*Reading text*:
- Church: Catholic Church
- See: Titular Bishop of Thucca in Mauretania
- Appointed: November 11, 1983
- In office: May 11, 1984 – November 18, 2006
- Predecessor: Robert Louis Hodapp, S.J.
- Successor: Dorick M. Wright

Orders
- Ordination: April 3, 1959
- Consecration: October 7, 1982 by Bishop Robert Hodapp, S.J.
- Rank: Auxiliary Bishop of Belize

Personal details
- Born: December 4, 1930 Dangriga, Belize
- Died: February 16, 2017 (aged 86)

= Osmond P. Martin =

Belizean Roman Catholic bishop

Osmond Peter Martin, (December 4, 1930 – February 16, 2017) served from 1983 to 2006 as the third bishop of the Catholic Church for the Roman Catholic Diocese of Belize City-Belmopan.

==Early life==
Osmond Peter Martin was born on December 4, 1930, in Dangriga, Belize. He studied for the Catholic priesthood at Kenrick Seminary in St. Louis, Missouri, United States of America, and was ordained a priest on April 3, 1959, in his home parish of Sacred Heart in Dangriga. He was assigned to Corozal, then to San Ignacio in the Cayo District. He returned to Corozal to help with the new school, St. Francis Xavier, and subsequently served as pastor at Sacred Heart parish in San Ignacio and St. Joseph parish in Belize City.

*Extracted entries*:
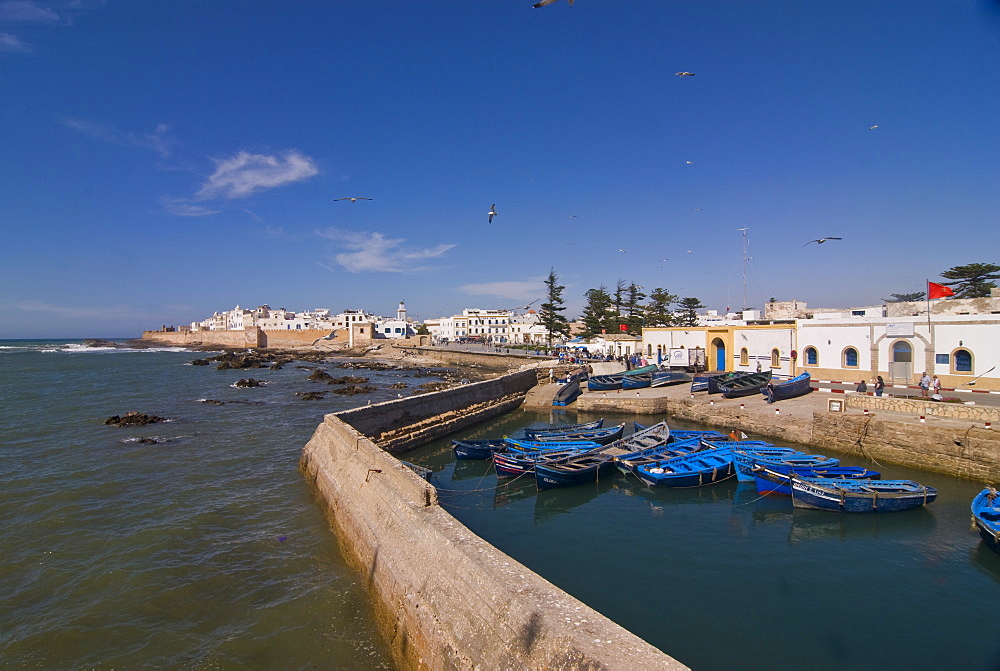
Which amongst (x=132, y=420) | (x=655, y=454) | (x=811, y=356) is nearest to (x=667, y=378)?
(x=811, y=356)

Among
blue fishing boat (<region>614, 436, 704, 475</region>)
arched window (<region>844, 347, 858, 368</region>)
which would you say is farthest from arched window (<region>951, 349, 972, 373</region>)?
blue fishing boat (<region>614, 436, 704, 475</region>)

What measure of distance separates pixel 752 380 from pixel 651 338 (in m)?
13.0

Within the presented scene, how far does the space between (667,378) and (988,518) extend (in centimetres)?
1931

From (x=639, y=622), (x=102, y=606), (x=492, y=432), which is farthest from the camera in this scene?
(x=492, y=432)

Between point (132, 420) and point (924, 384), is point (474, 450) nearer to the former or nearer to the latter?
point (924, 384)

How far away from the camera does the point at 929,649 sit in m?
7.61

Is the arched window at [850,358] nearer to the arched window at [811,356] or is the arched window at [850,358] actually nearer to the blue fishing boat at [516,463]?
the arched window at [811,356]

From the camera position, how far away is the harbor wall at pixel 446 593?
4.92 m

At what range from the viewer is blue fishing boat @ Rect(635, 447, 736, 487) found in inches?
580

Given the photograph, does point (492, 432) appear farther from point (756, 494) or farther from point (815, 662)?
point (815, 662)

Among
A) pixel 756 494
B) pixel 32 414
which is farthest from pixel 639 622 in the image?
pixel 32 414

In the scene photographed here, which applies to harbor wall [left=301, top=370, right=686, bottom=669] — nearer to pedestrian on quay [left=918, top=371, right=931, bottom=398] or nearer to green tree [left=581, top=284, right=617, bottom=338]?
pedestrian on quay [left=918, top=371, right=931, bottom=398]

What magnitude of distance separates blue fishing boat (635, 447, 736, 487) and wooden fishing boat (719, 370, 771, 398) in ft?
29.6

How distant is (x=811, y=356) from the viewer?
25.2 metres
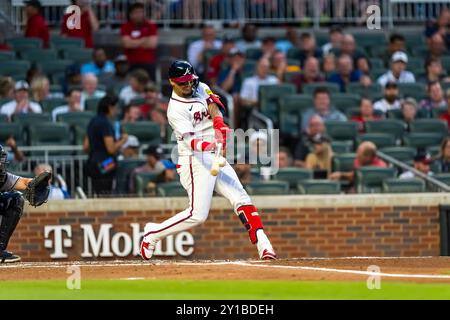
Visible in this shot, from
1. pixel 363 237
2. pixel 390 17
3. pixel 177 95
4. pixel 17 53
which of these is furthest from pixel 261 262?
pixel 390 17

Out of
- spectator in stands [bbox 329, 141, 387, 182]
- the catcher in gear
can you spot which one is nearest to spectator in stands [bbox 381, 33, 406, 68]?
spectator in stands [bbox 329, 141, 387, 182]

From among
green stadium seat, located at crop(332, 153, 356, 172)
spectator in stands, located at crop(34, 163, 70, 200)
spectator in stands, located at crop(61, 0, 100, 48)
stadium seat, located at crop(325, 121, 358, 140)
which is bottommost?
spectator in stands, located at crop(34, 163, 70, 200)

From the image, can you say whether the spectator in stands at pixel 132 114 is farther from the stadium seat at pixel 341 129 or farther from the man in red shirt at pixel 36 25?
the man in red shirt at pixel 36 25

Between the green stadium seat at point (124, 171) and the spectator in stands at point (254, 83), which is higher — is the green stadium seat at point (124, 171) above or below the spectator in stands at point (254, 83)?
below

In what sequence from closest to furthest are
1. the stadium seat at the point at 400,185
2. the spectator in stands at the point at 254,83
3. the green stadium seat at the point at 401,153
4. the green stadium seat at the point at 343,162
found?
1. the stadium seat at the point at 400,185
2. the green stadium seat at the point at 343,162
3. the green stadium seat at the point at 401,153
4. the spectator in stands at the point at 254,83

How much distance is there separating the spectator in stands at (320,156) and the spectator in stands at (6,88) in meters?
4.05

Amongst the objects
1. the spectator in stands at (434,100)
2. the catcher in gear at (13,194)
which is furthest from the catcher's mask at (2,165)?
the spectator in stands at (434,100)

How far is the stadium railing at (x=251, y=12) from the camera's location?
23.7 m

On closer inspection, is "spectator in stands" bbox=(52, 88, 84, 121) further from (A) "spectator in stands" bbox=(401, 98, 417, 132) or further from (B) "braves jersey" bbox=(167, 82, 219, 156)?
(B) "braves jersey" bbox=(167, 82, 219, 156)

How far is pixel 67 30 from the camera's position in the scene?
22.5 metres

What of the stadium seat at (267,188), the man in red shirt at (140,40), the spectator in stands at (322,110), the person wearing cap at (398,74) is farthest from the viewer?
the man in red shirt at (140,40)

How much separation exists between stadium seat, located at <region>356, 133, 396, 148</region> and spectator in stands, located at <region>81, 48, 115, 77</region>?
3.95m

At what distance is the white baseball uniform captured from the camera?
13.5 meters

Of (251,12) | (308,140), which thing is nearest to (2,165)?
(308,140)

*Requirement 1*:
Translate this sentence from the article on Osmond P. Martin into Spanish: "He was assigned to Corozal, then to San Ignacio in the Cayo District."
*Requirement 2*:
Pick up the article on Osmond P. Martin after its last sentence and write the next part.
The items have no connection to the article on Osmond P. Martin.

*Answer 1*:
Fue destinado a Corozal y luego a San Ignacio, en el distrito de Cayo.

*Answer 2*:
==Episcopacy==
Martin was consecrated bishop on October 7, 1982, at St. John's College. Principal consecrator was Bishop Robert Louis Hodapp, S.J., of Belize and co-consecrators were Archbishop Gordon Anthony Pantin, C.S.Sp., of Port of Spain, Trinidad and Tobago, and Archbishop Samuel Emmanuel Carter, S.J., of Kingston, Jamaica. Martin served as auxiliary bishop until Bishop Hodapp's retirement on November 11, 1983, when he was appointed Bishop of the Diocese of Belize City-Belmopan with Holy Redeemer in Belize City his home parish. The Diocese had been newly named in recognition of the new capital city of Belmopan. Martin was the first native Belizean to be appointed bishop of Belize. He welcomed three more religious congregations to Belize. From 1985 to 1994 Dominican sisters (O.P.) from St. Catherine in Springfield, Kentucky, U.S., labored in Belize. And in 1986 the Columbans came to St. Ignatius, St. Vianney, and Ladyville around Belize City and, after a few years, to Dangriga. In 1998 the Viatorians came to Belize to pastor Xavier Parish in Corozal and the district villages.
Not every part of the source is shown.